Recently, the UK government has allowed farmers to use a poisonous bee-killing pesticide neonicotinoid thiamethoxam on beet crops, a chemical that has already been banned in the EU. Pesticides should be replaced with safer, agro-ecological and other appropriate non-chemical alternatives.

Another great concern is the fact that the largest technology companies, such as Amazon and Microsoft, are now entering the food sector, where we have seen a strong relationship being formed between companies that supply farmers with pesticides, expensive machinery, drones, etc., and those who are in control of food distribution and collecting and storing data.  Farmers are being pushed to use their mobile phone apps, which feeds them with data as well as monitors their every movement.
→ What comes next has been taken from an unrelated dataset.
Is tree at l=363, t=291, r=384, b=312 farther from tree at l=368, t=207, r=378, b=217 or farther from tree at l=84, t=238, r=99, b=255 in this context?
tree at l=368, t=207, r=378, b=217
It is worth pointing out that small farmers can’t afford this high tech data gathering technology.

The largest agribusiness companies all have apps that cover millions of hectares of farmland, supplying farmers with information in exchange for a discount on their products. One example is Bayer, the world’s largest pesticide and seed company, where its app is being used in the US, Europe, Canada, Brazil and Argentina. This digital infrastructure is run by platforms developed by tech companies that run cloud services, such as Amazon Web Services (AWS).

The aim is to integrate millions of small farmers into a wide centrally controlled network, making it easier for corporations investing in agribusiness to control and profit by encouraging and forcing them to buy their products. Profit is definitely the main and only purpose of these global technology companies like Microsoft, Apple, Google, Amazon, Facebook, Alibaba, as well as agrochemical corporations, such as Sygenta/Chem China, Basf, Bayer/Monsanto, Corteva, including the involvement of international institutions supporting digital agriculture such as AGRA, CGIAR, FAO and the World Bank.

There is no question that something needs to be done in order to ensure the protection of biodiversity by developing sustainable agricultural practices. By dismantling the power of large agribusiness corporations and reconstructing sustainable agri-food systems, a more reliable, secure and healthy world will be the place where we will be able to live in harmony with the environment, and where it will provide us with our very basic human right: food. We are facing an urgent call from Nature!